Ahad 01 Sep 2024 12:18 WIB

Reaksi Persis Soal Surat Seorang Dokter ke RS Medistra terkait Dugaan Pembatasan Jilbab

Persis tanggapi surat seorang dokter ke RS Medistra terkait dugaan pembatasan jilbab.

Rep: M Hafil / Nashih N/ Red: Muhammad Hafil
Jilbab (ilustrasi)
Foto: Republika/Wihdan Hidayat
Jilbab (ilustrasi)

REPUBLIKA.CO.ID,JAKARTA -- Ketua Umum Persis KH Jeje Zainuddin menanggapi soal dugaan pembatasan pemakaian jilbab bagi tenaga kesehatan di RS Medistra di Jakarta. Persis menyayangkan adanya dugaan tersebut.

"Kami sangat menyayangkan masih terjadi kasus pelarangan memakai jilbab di institusi apapun, termasuk di Rumah Sakit," ujar Kiai Jeje, Ahad (1/9/2024).

Baca Juga

Kiai Jeje memberikan masukan untuk menghindari terulangnya kasus pelanggaran HAM terhadap karyawan di RS maupun di institusi apapun.

"Maka salah satu caranya adalah harus ada aturan atau regulasi dari lembaga yang menjadi atasan atau yang memayunginya agar hak-hak berpakaian santun dan pakaian yang diperintah agama dihormati dan dilindungi ditempat kerja dengan sanksi yang tegas," ujar Kiai Jeje.

Sebelumnya, Pakar Hukum Pidana, Hibnu Nugroho, mengatakan pelarangan jilbab di ranah pekerjaan merupakan hal yang keliru. Sebab, konteksnya dinilai tidak bertentangan dalam prinsip hukum.

"Kalau dilihat dari ranah umum, seperti dalam ranah pekerjaan, tentunya pelarangan jilbab ini keliru. Karena hukum di negara kita tidak begitu, kita kan negara Pancasila," kata Hibnu saat dihubungi Republika pada 21 Februari 2024 lalu.

Menurut Hibnu, masyarakat Indonesia harus melihat dan memahami bahwa Indonesia adalah negara yang berlandaskan Pancasila. Sehingga keragaman terkait dengan agama harus diterima sesuai dengan konteksnya masing-masing.

Ia menjelaskan, ketika dalam konteks adat ataupun ritual keagamaan, pelarangan jilbab di daerah tertentu tentunya sah-sah saja. Namun, kata dia, jika dalam konteks umum seperti pekerjaan maka pelarangan jilbab tidak dibenarkan.

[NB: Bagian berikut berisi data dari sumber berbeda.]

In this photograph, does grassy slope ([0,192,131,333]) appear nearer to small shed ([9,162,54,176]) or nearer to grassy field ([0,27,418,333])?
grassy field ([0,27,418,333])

Dia pun menyarankan agar instansi memberikan rujukan hukum mengenai hal ini. Yakni mana yang menjadi kepentingan hukum adat, hukum agama, dan hukum umum.

Sementara, pakar Hukum Universitas Indonesia Heru Susetyo menilai, pelarangan jilbab terhadap pramugari oleh maskapai dinilai sebagai hal yang diskriminatif. Tak hanya itu, Garuda Indonesia sebagai maskapai pelat merah yang masih melakukan pelarangan pun dinilai telah melakukan langkah mundur.

Menurutnya, penggunaan jilbab di Indonesia dalam ranah pekerjaan diperbolehkan dalam hukum. Indonesia sebagai negara yang berdasarkan Pancasila dengan sila pertama berbunyi Ketuhanan Yang Maha Esa, mempersilakan bagi warganya untuk melaksanakan perintah agama dalam keseharian.

“Sehingga ekspresi beragama itu ya jangan dilarang selama itu memang tidak melanggar Undang Undang juga." ujarnya.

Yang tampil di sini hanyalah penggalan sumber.